Istilah Rush Money atau Bank Run atau ada yang menyebut Panic Bank adalah tiga istilah yang berbeda namun mempunyai arti yang sama dan sangat terkenal sekali dalam dunia perbankan di dunia.
Istilah-istilah yang berbeda tersebut menggambarkan kondisi yang terjadi.
Istilah Rush Money sangat kental menggambarkan dimana secara tiba-tiba dan serentak nasabah Bank secara masif melakukan penarikan uang dari tempat banknya menabung secara besar-besaran.
Biasanya, Rush Money terjadi ketika nasabah khawatir akan kebangkrutan atau ketidakmampuan bank untuk memenuhi kewajiban keuangan mereka.
Dalam situasi Bank Run, Panic Bank menggambarkan ketakutan dan kepanikan yang terjadi diantara nasabah bank dan menyebar dengan cepat.
Akibatnya semakin lebih memicu lebih banyak orang untuk menarik uang dari bank, yang pada gilirannya dapat menyebabkan bank kekurangan likuiditas dan bahkan ambruk sama sekali.
Bank Run seperti menciptakan lingkaran negatif di mana penarikan besar-besaran uang oleh nasabah membuat bank semakin tidak likuid dan rentan terhadap kebangkrutan, yang pada gilirannya juga sekaligus memperburuk kepanikan di kalangan nasabah lainnya.

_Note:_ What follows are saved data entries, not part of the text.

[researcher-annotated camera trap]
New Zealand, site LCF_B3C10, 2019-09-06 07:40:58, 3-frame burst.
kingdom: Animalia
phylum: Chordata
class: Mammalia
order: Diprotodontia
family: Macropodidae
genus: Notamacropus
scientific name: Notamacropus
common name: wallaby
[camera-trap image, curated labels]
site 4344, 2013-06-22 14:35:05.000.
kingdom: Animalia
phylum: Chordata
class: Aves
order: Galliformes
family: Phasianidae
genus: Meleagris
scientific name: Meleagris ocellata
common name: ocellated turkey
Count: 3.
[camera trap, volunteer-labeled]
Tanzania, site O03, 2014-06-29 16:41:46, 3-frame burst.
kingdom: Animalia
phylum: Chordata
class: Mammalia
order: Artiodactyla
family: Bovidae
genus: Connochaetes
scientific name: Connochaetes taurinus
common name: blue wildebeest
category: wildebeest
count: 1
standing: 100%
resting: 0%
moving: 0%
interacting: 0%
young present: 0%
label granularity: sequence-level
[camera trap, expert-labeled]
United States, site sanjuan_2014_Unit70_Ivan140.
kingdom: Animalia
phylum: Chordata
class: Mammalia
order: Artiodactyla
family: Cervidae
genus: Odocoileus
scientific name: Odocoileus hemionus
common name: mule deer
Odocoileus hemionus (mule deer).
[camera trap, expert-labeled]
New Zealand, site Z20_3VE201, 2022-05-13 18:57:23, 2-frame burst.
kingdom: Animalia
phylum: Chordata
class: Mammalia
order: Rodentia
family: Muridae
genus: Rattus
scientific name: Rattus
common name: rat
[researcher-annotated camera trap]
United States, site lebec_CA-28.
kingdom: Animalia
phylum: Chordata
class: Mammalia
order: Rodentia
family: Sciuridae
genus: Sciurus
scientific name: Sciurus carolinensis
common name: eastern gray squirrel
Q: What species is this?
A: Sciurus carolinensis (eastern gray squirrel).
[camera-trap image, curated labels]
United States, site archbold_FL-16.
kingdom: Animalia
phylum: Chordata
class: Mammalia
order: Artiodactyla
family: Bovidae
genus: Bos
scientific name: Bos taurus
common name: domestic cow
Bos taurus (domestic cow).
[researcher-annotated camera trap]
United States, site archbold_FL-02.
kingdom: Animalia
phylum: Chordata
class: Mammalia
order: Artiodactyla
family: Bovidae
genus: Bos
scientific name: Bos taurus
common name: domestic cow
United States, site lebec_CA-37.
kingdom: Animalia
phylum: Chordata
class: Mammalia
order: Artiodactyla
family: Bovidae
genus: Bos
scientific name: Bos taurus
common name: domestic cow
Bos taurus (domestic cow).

Beberapa bulan terakhir, ada tren penarikan uang tunai besar-besaran terjadi di beberapa cabang Bank Rakyat Indonesia (BRI) seluruh Indonesia.
Hal tersebut dipicu dan diprovokasi oleh konten-konten media sosial yang beredar di masyarakat berisikan informasi uang hilang di tabungan beratus juta rupiah. Informasinya berlanjut dengan adanya ajakan kepada masyarakat untuk menarik dananya dari BRI.
Padahal kalau memang ada uang raib tanpa diketahui oleh pemiliknya, bukan selalu salahnya bank. Bisa saja merupakan kesalahan pemilik akun bank itu sendiri tanpa disadari. Pada saat masyarakat berada dalam pusaran revolusi komunikasi saat ini ada yang dinamakan kejahatan cyber.
Salah satu andalan penjahat cyber dalam melakukan penipuan adalah dengan cara social engineering, salah satu tekniknya menggunakan rekayasa phishing.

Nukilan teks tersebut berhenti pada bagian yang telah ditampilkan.